Thanks for your interest in Apache Impala!
Impala is an Apache-licensed open-source SQL query engine for data stored in Apache Hadoop clusters. We welcome contributions! This document contains some guidelines for contributing to Impala, and suggestions for the kind of contributions you can make.
What should I contribute?
Some of the most useful contributions to Impala are bug reports. If you discover a bug in Impala, please open a new JIRA ticket at the Impala JIRA tracker (after first checking to see if the bug has already been reported).
Bug reports are best when they contain a precise description of the problem, a minimal set of steps to reproduce the issue, and a comprehensive description of your environment (what version of Impala are you running? Are you using HDFS, S3 or HBase?)
Please do not create JIRA tickets for general user or developer questions - direct those to the appropriate mailing list - https://impala.apache.org/community.html
As with other open source communities, the best way to engage is to start small, by fixing some bugs or contributing small features. By doing so, you will earn a reputation as a contributor of high-quality patches, you will get to know the Impala community, and you will become familiar with our process for contribution.
If you’re looking for inspiration, Impala has a very active JIRA instance. We have labelled some JIRA tickets ‘newbie’ - these are ideal for someone who is looking to learn the codebase. If you find one you like, feel free to email email@example.com to discuss it, or dig right in. Before you start, though, register on the Apache JIRA system and ask someone on dev@ to assign the ticket to you. You can't assign yourself a JIRA until this is done. That way you don't end up in a race condition with another new contributor!
Impala is extremely actively developed, and all parts of the code are changing quickly as we work to meet Impala’s roadmap and provide the features our customers need. We are therefore very unlikely to be able to accept large, unsolicited patches into the codebase.

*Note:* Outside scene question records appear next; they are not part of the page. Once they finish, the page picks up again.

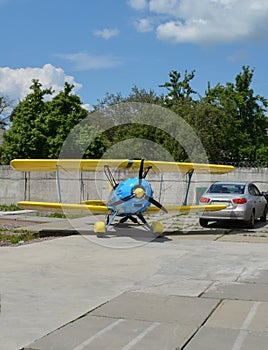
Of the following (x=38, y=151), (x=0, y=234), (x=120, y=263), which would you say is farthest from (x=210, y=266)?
(x=38, y=151)

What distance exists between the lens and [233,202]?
1484 cm

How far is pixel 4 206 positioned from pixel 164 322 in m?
18.4

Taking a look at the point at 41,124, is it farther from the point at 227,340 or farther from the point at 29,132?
the point at 227,340

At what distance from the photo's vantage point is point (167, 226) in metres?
15.9

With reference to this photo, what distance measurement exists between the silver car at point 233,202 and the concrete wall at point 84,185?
21.3 feet

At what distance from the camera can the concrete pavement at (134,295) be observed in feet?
15.8

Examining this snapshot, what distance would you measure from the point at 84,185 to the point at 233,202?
31.6ft

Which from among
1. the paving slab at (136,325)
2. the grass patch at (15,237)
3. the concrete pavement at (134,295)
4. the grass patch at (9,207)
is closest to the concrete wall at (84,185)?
the grass patch at (9,207)

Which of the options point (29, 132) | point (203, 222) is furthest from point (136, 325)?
point (29, 132)

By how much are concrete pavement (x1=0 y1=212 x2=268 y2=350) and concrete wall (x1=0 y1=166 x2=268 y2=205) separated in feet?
34.8

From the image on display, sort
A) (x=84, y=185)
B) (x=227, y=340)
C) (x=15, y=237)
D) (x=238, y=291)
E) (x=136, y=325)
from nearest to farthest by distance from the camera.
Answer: (x=227, y=340) < (x=136, y=325) < (x=238, y=291) < (x=15, y=237) < (x=84, y=185)

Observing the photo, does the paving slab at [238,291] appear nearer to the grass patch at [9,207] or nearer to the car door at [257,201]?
the car door at [257,201]

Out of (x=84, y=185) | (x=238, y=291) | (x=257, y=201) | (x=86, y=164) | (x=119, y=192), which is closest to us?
(x=238, y=291)

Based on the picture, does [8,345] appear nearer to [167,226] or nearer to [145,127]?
[167,226]
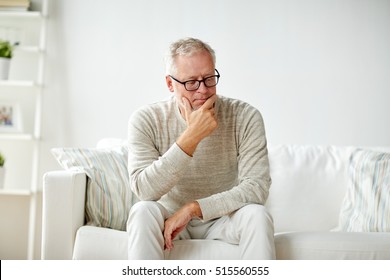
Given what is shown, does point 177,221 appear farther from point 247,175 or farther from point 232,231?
point 247,175

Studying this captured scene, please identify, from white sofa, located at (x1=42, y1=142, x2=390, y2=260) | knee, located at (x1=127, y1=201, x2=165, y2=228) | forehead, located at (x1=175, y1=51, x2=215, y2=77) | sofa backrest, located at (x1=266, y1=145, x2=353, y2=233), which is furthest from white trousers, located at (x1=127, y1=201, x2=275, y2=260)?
sofa backrest, located at (x1=266, y1=145, x2=353, y2=233)

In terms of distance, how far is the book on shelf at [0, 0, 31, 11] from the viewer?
10.9 feet

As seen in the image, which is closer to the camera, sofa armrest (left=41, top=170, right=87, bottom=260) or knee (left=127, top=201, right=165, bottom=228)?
knee (left=127, top=201, right=165, bottom=228)

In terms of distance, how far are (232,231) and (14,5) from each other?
6.91 feet

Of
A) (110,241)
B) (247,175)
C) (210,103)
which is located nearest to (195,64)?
(210,103)

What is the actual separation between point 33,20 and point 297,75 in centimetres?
158

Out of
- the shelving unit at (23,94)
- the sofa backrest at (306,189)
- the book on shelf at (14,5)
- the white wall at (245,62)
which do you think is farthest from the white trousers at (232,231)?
the book on shelf at (14,5)

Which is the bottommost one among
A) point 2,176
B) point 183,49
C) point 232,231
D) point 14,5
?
point 2,176

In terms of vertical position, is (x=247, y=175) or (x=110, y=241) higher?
(x=247, y=175)

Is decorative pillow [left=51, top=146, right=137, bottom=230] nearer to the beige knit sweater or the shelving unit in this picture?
the beige knit sweater

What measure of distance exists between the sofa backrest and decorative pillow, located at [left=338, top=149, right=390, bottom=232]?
0.07m

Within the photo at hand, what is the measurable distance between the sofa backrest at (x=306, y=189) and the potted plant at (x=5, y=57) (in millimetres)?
1569

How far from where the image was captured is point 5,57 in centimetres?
323
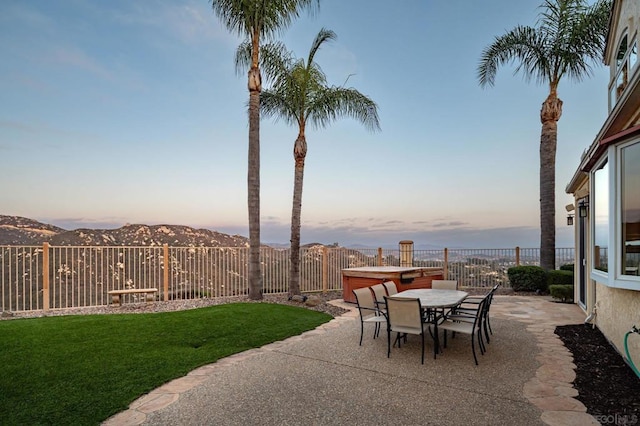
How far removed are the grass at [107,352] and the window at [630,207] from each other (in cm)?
494

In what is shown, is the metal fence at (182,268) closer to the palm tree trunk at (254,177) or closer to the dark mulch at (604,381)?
the palm tree trunk at (254,177)

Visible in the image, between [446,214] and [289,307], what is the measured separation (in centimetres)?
888

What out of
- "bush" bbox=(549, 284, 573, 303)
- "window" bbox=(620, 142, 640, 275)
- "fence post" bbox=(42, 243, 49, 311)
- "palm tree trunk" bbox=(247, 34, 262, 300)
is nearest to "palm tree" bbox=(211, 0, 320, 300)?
"palm tree trunk" bbox=(247, 34, 262, 300)

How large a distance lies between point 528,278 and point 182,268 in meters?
11.2

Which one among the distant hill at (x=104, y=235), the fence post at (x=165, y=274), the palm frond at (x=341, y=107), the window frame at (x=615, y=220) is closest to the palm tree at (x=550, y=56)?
the palm frond at (x=341, y=107)

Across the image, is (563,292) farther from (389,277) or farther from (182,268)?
(182,268)

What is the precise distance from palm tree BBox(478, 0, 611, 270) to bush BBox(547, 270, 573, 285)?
2.49 feet

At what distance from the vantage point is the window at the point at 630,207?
411 centimetres

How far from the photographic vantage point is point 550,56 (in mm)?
11727

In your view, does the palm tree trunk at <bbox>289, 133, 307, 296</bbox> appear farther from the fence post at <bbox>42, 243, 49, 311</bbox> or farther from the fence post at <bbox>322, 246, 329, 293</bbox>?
the fence post at <bbox>42, 243, 49, 311</bbox>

If you are considering undertaking a substantial piece of work, please be forewarned: we cannot guarantee that we will be able to accept it, or that we will have the time to review it. If you are unsure, please ask before you start work.
We also strongly encourage improvements to our developer documentation: we need better build documentation, getting started guides, style guides and more!
See Documentation for instructions and guidelines on contributing to the Impala user documentation (SQL Reference, performance tuning, and so on).
How do I contribute code?
Get an account on the Apache Jira.
Subscribe to the dev list firstname.lastname@example.org. You do that by sending mail to email@example.com.
Find a JIRA that you would like to work on (or file one if you have discovered a new issue!). If no-one is working on it, assign it to yourself only if you intend to work on it shortly. Ramp-up JIRAs are a great place to look for your first patch ideas.
Jira has a whitelist of users that are permitted to modify Jiras. Mail the firstname.lastname@example.org list and request access to assign Jiras to yourself. Please provide your Apache Jira username in the email.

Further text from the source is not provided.